Job title: Senior Wholesale Banking Data Analyst
Division: Supervision, Policy and Competition
Department: Sell Side

Salary: National (Edinburgh and Leeds) ranging from £52,400 to 71,200 and London from £57,700 to 78,300 (salary offered will be based on skills and experience)

This role is graded as: Senior Associate, Regulatory

Your recruitment contact is Shafika via . Applications must be submitted through our online portal. Applications sent via social media or email will not be accepted.

About FCA and team

We regulate financial services firms in the UK, to keep financial markets fair, thriving and effective. By joining us, you’ll play a key part in protecting consumers, driving economic growth, and shaping the future of UK finance services.

SPC oversees firms and individuals (supervision), creates and reviews the rules by which they operate (policy) and identifies and remedies ineffective competition in markets (competition).
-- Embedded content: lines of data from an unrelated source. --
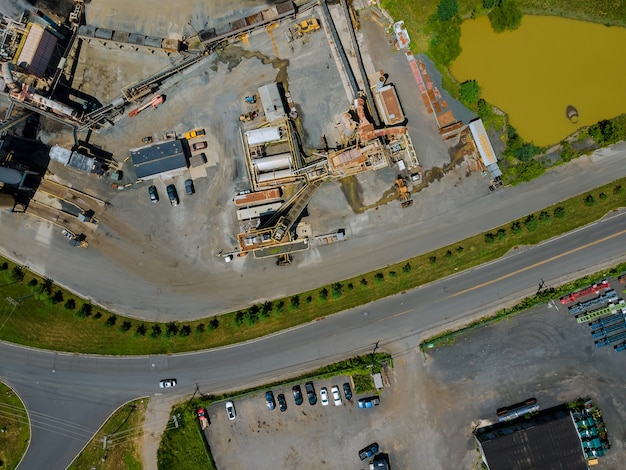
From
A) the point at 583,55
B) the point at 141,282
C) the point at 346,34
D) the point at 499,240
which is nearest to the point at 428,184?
the point at 499,240

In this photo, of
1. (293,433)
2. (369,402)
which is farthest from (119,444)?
(369,402)

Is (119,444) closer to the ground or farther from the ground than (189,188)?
closer to the ground

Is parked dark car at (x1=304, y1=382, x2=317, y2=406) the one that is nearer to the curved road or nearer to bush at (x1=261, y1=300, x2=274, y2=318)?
the curved road

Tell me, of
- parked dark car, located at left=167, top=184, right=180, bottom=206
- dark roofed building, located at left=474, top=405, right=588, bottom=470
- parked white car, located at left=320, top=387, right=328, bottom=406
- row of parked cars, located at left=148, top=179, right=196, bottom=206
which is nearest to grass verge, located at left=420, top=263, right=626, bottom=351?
dark roofed building, located at left=474, top=405, right=588, bottom=470

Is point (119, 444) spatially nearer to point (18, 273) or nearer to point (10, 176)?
point (18, 273)

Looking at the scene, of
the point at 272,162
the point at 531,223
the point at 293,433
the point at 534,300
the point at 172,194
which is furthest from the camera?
the point at 293,433

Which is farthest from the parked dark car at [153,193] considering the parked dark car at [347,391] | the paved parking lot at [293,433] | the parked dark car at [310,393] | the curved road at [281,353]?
the parked dark car at [347,391]

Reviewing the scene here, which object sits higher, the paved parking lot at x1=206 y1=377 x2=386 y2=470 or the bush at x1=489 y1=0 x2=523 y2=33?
the bush at x1=489 y1=0 x2=523 y2=33

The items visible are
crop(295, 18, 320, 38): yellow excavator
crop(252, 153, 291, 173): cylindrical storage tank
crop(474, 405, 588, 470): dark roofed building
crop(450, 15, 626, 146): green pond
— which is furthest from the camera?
crop(450, 15, 626, 146): green pond
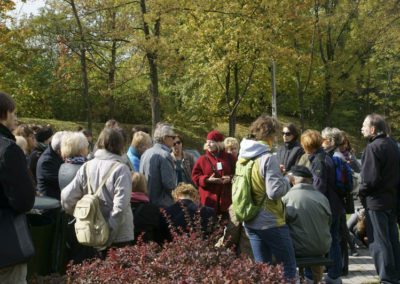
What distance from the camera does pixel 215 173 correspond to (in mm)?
6812

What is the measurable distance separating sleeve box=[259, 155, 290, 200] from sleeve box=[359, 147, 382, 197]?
68.4 inches

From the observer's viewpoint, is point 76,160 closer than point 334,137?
Yes

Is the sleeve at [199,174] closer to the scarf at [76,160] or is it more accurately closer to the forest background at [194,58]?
the scarf at [76,160]

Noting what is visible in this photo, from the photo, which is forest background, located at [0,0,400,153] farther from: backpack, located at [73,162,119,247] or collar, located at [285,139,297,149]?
backpack, located at [73,162,119,247]

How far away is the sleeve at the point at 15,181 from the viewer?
9.99ft

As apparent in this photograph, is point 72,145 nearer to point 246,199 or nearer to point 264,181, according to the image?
point 246,199

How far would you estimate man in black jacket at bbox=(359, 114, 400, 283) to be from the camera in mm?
5656

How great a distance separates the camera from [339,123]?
123ft

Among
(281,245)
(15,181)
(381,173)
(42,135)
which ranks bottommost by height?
(281,245)

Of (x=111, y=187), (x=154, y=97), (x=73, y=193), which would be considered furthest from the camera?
(x=154, y=97)

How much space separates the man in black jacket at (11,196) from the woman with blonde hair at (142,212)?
6.59ft

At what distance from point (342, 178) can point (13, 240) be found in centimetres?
436

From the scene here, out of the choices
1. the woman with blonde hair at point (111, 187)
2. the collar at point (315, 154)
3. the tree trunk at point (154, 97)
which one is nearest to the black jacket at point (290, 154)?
the collar at point (315, 154)

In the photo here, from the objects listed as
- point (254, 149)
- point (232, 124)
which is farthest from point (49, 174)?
point (232, 124)
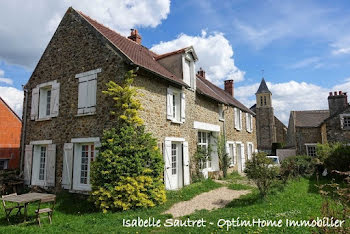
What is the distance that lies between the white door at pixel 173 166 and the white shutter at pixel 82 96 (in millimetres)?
3503

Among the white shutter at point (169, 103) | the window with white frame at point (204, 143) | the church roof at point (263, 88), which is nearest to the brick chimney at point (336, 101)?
the window with white frame at point (204, 143)

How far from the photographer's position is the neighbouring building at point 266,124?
3831 centimetres

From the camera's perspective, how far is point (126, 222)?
5918 millimetres

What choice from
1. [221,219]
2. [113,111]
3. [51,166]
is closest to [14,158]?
[51,166]

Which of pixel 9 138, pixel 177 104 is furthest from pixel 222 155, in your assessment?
pixel 9 138

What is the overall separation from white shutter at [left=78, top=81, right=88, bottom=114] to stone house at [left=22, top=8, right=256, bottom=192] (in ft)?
0.13

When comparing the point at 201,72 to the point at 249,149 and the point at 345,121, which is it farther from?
the point at 345,121

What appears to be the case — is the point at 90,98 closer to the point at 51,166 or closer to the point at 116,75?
the point at 116,75

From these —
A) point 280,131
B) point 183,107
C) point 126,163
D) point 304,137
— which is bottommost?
point 126,163

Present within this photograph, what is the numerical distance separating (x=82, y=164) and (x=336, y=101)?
2118 centimetres

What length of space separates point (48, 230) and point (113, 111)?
3902 mm

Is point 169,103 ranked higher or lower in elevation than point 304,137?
higher

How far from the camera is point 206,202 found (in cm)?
797

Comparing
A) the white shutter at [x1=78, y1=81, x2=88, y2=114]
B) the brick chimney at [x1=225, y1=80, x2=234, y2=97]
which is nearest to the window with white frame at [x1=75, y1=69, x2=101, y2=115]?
the white shutter at [x1=78, y1=81, x2=88, y2=114]
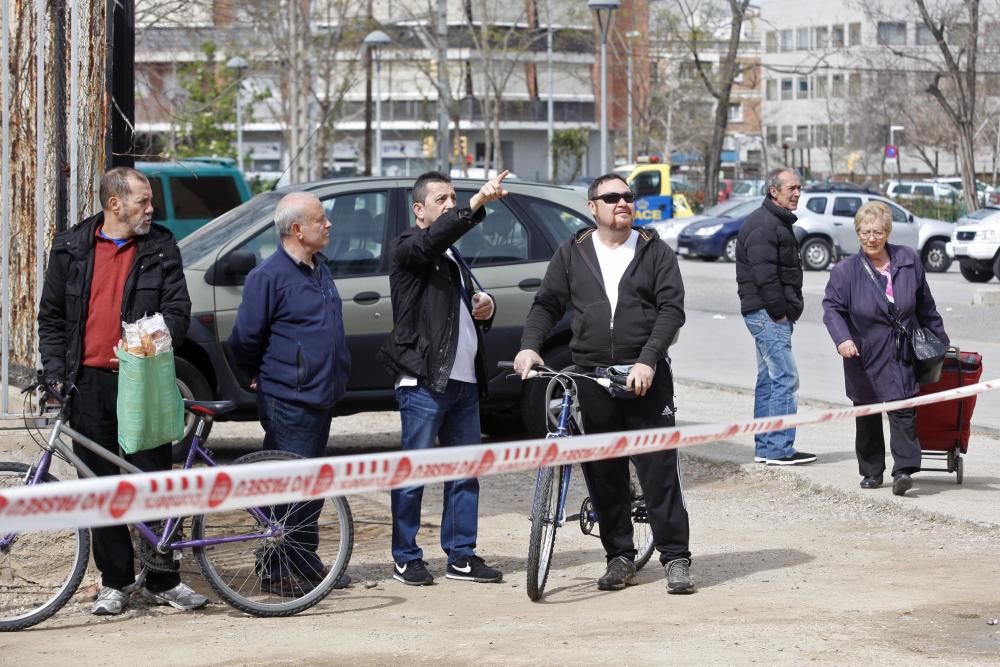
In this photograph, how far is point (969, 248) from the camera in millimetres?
28312

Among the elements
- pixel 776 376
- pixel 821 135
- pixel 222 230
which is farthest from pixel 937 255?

The Sell-Side Directorate oversees wholesale banks, intermediaries, market infrastructure and exchanges, ensuring fair, transparent and resilient wholesale markets that support the effective functioning of the UK’s financial system.

Role responsibilities
  • Create and oversee innovative data analysis tools and projects, delivering actionable insights that protect the banking sector
  • Shape and implement the Wholesale Banks Department risk identification framework, enhancing our ability to anticipate and mitigate emerging threats
  • Manage the external communications strategy and its execution, influencing industry understanding and promoting transparency in risk management
  • Provide oversight, coaching, and mentoring to associates, building a collaborative team and cultivating professional growth
  • Collaborate across teams and departments contributing to cross functional projects that deliver impactful regulatory outcomes
  • Champion inclusivity and diversity, creating an environment where all voices are heard and respected, aligned with the FCA’s D&I agenda
Skills required

Minimum:

  • Prior experience of data transformation, processing and analysis e.g. through Python
  • Demonstrable experience of proficient data analysis skills, with the ability to present insights clearly and effectively

Essential:

  • Experience with Tableau desktop and server, with visualisation skills
  • An understanding of how wholesale banks work, including key risks and challenges
  • Ability to communicate key messages with clarity, simplifying complex topics for a range of audiences
  • Proficiency in managing competing priorities in a challenging environment, with effective self-organisation skills
  • Coaching and mentoring skills to develop others in the team and department
  • Openness to learning and growth, accepting new responsibilities with flexibility and a solutions focused mindset
Benefits
  • 25 days annual leave plus bank holidays
  • Hybrid model with up to 60% remote work
  • Non-contributory pension (8–12% depending on age) and life assurance at eight times your salary
  • Private healthcare with Bupa, income protection, and 24/7 Employee Assistance
  • 35 hours of paid volunteering annually
  • A flexible benefits scheme designed around your lifestyle

For a full list of our benefits, and our recruitment process as a whole visit our benefits page.

Our values and culture

Our colleagues are the key to our success as a regulator. We are committed to fostering a diverse and inclusive culture: one that’s free from discrimination and bias, celebrates difference, and supports colleagues to deliver at their best. We believe that our differences and similarities enable us to be a better organisation – one that makes better decisions, drives innovation, and delivers better regulation.

If you require any adjustments due to a disability or condition, your recruiter is here to help - reach out for tailored support.

We welcome diverse working styles and aim to find flexible solutions that suit both the role and individual needs, including options like part-time and job sharing where applicable.

Disability Confident: our hiring approach

We’re proud to be a Disability Confident Employer, and therefore, people with disabilities and long-term conditions who best meet the minimum criteria for a role will go through to the next stage of the recruitment process. In cases of high application volumes, we may progress applicants whose experience most closely matches the role’s key requirements.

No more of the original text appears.